:: TASK DESCRIPTION ::
Continue the forum thread about planning a short Isle Royale trip, starting right after its last sentence.

# Isle Royale



## dallasdog (Nov 17, 2009)

Hello, Im thinking about a 3 or 4 day trip out there this summer. I want to make sure i do all my reading before i go. is there any good websites i should look into or any good books? i have been to all the obvious sites (.gov and the lodge) i was thinking about hiking 2 days and staying at the lodge one night with a canoe. I know this is not a long time but its all i got off for work, is there any must see sights i can get to in this little time? any suggestions on trail routes. any help would be great (pictures welcome too!) thanks in advance


----------



## Ephemeroptera (Oct 19, 2009)

Everyone has likely has a different favorite, but mine's Dufresne's book. Here it is on Amazon. Bonus: many public libraries have copies too.

[ame="http://www.amazon.com/Isle-Royale-National-Park-Trails/dp/0898867924"]Amazon.com: Isle Royale National Park: Foot Trails & Water Routes (3rd edition) (9780898867923): Jim Dufresne: [email protected]@[email protected]@http://ecx.images-amazon.com/images/I/410F%2B8U%[email protected]@[email protected]@410F%2B8U%2BonL[/ame]

I like the trails on the Windigo end (Minong Ridge and Feldtman Lake) best, but if you go in season there is also the water ferry you can use to extend your two days to more parts of the island.

Mark


----------



## bankerman (Oct 5, 2006)

I've hiked Royale several times. Best trip was a fly-in to Windigo visitor center and hike up Minong Trail then across to Moskey Basin and up to Rock Harbor Lodge to spend last night there (8 days total!). Took my wife and the lodge was a welcome luxury for her!

With your limited time, I would suggest you camp/hike one end or the other. If you want to see the wilder side, forget the canoe and just hike the Feldtman Lake or Huginin Bay areas. We saw the most moose in that area. East end is more popular with the lodge there.

I agree that Dufresne's book is the best overview of the Isle and the national park website is pretty good. http://www.nps.gov/isro/index.htm

I'm contemplating a long-weekend trip with my sons, so you've got me thinking! The isle is a great place to explore.


----------



## swampbuck (Dec 23, 2004)

3or 4 days is not nearly enough. If you are going to lay out the cash to do it, Make it at least a week or 10 days. You will not regret it!


----------



## rieverr (Dec 7, 2010)

Did it last year in early june.. took the ferry across with a canoe.. 7days 2 of us went north and along the northen part of the island and stay on an island out there. cant remeber the name but something bad happend there back in the day. both of us had crazy dreams of indains attacking people/us.:sad:.caught a lot of fish had a great time.. we where pulling pike onto the rocks and there wherent even hooked just holding on the perch..

:: DATA FOR REVIEW ::
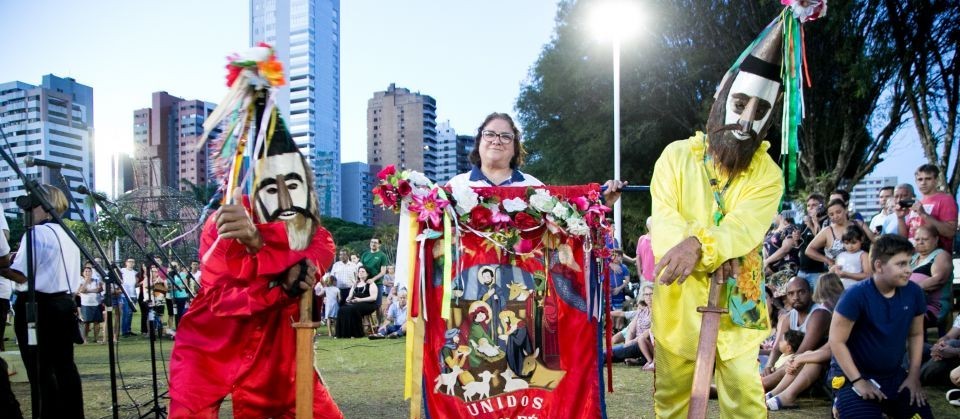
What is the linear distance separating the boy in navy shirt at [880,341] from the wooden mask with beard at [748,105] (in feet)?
4.72

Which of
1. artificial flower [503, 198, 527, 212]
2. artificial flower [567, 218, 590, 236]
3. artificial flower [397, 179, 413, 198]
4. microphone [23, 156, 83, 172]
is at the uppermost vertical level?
microphone [23, 156, 83, 172]

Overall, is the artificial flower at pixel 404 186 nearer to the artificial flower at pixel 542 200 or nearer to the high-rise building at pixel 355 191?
the artificial flower at pixel 542 200

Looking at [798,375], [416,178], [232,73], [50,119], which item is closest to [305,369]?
[416,178]

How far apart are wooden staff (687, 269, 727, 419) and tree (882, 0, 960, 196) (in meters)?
14.4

:: RESPONSE BELOW ::
----------



## earl (Sep 7, 2007)

Dufresne's book (obviously an early edition) was my guide (mid 80's).

Really mixed trip for me: first the "barf barge" on the way over. I'd been fishing for years, including in small boats too far off shore but had never been seasick until that trip. Now, whenever I run off-shore I've got to take the pills. Those sideways swells were aweful.

In the rain, I fell on the Minong Ridge; bracing myself; broke a bone in my wrist. I got to appreciate how remote it was, as it was a two day walk to get on that damn boat again.

Glad I went, but I've never schedule a return visit.


----------



## FIJI (May 15, 2003)

three of us flew over, and walked from Windigo to Rock Harbor in a week. Unfortunately, we picked a record heat wave week to do it :sad: sure made for a shock when when we stuck our feet in the water 

hope to go back again soon


----------



## Richard Cranium (Feb 27, 2008)

earl said:


> Dufresne's book (obviously an early edition) was my guide (mid 80's).
> 
> Really mixed trip for me: first the "barf barge" on the way over. I'd been fishing for years, including in small boats too far off shore but had never been seasick until that trip. Now, whenever I run off-shore I've got to take the pills. Those sideways swells were aweful.
> 
> ...


I would recommend the accupressure bands found in most drug stores for motion sickness. They are for any type of nausea including morning sickness as well as from medical proceedures such as chemotherapy. You don't get the drugged feeling like that associated with motion sickness pills and are completely reusable. i get sea sick worse than anyone I know and when wearing these I could ride out a hurricane in a kayak with no ill effects.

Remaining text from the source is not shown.